## [WHAT IS BEING ASKED]
Some lines below hold "steeper". Pick them out and copy them.

## [ENTRIES SUPPLIED]
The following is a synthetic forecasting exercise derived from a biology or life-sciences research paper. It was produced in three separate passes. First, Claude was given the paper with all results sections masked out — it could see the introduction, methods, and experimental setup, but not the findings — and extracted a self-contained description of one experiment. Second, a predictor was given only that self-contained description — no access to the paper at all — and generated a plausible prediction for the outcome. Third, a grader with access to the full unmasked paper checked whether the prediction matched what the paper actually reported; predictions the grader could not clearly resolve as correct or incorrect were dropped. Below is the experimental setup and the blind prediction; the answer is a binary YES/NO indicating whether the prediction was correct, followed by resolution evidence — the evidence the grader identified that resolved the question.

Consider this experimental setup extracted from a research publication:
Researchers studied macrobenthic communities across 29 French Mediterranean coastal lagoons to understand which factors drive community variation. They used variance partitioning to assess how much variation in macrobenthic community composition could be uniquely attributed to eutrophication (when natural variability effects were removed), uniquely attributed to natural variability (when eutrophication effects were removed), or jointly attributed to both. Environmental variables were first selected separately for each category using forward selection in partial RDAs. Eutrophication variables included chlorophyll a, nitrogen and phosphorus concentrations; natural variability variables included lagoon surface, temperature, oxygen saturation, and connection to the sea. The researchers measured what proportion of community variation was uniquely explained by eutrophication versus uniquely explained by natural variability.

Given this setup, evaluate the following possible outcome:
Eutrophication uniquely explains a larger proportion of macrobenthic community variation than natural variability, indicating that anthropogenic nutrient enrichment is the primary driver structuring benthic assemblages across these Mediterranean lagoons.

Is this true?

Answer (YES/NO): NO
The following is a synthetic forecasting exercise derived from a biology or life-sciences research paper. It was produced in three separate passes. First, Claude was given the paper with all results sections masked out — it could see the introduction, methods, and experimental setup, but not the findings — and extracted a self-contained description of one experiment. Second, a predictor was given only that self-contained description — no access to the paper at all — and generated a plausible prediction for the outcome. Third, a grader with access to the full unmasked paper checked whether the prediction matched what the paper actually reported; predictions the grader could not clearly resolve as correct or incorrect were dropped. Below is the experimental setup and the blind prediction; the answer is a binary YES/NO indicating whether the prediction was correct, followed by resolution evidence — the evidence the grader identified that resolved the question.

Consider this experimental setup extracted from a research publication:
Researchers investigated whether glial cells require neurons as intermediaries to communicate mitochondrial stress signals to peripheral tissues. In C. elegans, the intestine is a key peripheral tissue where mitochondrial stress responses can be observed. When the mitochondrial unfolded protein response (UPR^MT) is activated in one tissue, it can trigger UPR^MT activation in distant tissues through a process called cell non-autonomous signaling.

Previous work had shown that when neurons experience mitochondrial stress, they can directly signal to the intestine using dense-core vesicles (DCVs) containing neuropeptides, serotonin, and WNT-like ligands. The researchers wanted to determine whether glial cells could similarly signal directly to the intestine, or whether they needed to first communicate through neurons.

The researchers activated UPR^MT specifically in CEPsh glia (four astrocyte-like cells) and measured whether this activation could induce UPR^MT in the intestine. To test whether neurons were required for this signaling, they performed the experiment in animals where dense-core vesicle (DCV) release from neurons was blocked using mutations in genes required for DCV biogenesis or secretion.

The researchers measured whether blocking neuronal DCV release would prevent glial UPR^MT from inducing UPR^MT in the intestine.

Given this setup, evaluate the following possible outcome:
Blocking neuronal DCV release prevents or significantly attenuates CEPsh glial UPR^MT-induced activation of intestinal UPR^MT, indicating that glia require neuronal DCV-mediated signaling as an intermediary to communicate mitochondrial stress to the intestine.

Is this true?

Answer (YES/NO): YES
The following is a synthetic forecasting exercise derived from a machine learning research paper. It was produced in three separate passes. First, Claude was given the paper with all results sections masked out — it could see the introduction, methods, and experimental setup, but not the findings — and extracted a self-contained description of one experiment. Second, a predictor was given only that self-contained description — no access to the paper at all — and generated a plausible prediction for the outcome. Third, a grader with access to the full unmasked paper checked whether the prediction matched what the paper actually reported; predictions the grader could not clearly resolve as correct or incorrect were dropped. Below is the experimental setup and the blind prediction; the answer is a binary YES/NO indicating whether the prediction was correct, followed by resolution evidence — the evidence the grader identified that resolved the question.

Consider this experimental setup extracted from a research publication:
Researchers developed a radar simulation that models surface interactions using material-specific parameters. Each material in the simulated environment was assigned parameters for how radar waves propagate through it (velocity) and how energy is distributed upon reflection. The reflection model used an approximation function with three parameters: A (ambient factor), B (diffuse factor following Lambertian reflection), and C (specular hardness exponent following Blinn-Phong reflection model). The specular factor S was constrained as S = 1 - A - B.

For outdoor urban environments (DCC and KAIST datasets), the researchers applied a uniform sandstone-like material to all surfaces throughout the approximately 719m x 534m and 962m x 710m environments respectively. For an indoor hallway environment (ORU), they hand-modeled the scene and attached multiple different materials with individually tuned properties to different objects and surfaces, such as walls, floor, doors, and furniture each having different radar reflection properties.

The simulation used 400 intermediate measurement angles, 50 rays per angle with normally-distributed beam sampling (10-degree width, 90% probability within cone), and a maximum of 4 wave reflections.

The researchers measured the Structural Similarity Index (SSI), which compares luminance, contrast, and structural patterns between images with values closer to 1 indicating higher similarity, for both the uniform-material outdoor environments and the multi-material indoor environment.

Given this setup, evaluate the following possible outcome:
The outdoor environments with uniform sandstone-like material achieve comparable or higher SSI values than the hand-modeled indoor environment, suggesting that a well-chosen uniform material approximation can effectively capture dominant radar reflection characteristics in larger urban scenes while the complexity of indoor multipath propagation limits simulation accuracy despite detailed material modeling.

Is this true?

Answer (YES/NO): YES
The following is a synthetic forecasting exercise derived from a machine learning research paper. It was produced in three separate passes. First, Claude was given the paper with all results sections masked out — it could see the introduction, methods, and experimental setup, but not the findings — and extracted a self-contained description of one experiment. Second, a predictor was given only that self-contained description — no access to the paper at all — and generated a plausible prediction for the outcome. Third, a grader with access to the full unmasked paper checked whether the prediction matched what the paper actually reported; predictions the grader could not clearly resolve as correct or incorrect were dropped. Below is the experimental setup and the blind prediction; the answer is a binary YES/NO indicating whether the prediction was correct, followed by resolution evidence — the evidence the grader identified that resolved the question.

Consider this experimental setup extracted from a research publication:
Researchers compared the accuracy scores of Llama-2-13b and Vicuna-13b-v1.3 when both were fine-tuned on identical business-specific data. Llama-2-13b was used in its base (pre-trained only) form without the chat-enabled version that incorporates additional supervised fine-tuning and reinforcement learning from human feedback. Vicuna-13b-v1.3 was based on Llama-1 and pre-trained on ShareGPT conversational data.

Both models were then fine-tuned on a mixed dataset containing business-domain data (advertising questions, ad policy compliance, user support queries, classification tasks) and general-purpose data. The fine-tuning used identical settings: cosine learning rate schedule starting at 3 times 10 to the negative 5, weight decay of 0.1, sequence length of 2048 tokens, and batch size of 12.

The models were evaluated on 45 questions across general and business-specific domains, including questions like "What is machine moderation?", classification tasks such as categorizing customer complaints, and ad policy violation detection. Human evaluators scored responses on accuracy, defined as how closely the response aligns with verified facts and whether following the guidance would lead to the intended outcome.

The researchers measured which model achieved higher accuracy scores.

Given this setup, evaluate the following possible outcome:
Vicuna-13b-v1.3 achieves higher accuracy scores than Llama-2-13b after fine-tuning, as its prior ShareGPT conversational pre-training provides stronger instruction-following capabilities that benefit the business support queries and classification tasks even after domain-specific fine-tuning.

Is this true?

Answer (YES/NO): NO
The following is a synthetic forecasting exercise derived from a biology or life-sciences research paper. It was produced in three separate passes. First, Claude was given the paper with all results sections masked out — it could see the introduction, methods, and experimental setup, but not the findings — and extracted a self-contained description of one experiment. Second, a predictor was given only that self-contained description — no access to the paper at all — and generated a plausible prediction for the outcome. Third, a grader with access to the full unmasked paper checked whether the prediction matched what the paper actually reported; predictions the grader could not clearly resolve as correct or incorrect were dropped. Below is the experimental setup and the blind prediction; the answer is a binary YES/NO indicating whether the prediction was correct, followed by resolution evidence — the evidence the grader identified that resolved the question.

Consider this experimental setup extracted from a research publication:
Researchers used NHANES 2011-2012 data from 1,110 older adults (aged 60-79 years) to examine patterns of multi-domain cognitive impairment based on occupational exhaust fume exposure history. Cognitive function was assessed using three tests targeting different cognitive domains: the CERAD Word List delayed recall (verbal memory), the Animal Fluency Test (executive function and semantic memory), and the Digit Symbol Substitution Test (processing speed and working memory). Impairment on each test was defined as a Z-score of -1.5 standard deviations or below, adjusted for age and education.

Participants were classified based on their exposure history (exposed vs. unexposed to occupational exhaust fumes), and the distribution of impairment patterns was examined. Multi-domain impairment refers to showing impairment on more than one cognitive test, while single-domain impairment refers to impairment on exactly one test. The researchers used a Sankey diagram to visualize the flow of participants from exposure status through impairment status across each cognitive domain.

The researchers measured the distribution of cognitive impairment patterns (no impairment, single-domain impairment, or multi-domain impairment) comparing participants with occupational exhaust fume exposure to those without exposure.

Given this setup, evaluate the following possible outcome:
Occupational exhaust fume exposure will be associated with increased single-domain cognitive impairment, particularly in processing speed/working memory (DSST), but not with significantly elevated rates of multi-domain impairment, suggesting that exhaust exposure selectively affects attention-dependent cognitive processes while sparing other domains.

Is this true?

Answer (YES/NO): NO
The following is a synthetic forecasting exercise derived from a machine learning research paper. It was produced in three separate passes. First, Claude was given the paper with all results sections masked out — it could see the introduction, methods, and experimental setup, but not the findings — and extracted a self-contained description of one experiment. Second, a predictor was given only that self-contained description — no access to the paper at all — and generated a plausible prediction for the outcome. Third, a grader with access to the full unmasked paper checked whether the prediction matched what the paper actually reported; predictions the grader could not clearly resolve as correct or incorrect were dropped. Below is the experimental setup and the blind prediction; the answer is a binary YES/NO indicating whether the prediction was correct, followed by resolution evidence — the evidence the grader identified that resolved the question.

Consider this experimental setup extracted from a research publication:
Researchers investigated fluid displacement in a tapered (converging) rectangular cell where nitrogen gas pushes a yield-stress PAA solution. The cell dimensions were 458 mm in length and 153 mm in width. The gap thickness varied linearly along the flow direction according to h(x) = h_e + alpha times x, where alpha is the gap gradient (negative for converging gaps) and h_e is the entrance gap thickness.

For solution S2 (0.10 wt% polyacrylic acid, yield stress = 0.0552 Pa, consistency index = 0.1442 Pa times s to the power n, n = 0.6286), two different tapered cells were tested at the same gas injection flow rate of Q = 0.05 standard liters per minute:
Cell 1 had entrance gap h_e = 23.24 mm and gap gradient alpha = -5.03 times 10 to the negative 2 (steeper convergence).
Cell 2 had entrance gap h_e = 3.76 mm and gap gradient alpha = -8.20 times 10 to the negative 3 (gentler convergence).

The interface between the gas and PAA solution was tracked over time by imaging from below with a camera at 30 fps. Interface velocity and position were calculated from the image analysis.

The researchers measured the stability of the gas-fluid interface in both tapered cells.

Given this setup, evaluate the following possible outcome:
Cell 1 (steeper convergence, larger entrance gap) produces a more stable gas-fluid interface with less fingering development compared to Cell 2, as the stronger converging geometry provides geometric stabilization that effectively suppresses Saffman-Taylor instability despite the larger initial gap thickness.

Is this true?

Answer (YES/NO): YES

## [SOLUTION TO THE PROBLEM]
Cell 1 had entrance gap h_e = 23.24 mm and gap gradient alpha = -5.03 times 10 to the negative 2 (steeper convergence).
Cell 1 (steeper convergence, larger entrance gap) produces a more stable gas-fluid interface with less fingering development compared to Cell 2, as the stronger converging geometry provides geometric stabilization that effectively suppresses Saffman-Taylor instability despite the larger initial gap thickness.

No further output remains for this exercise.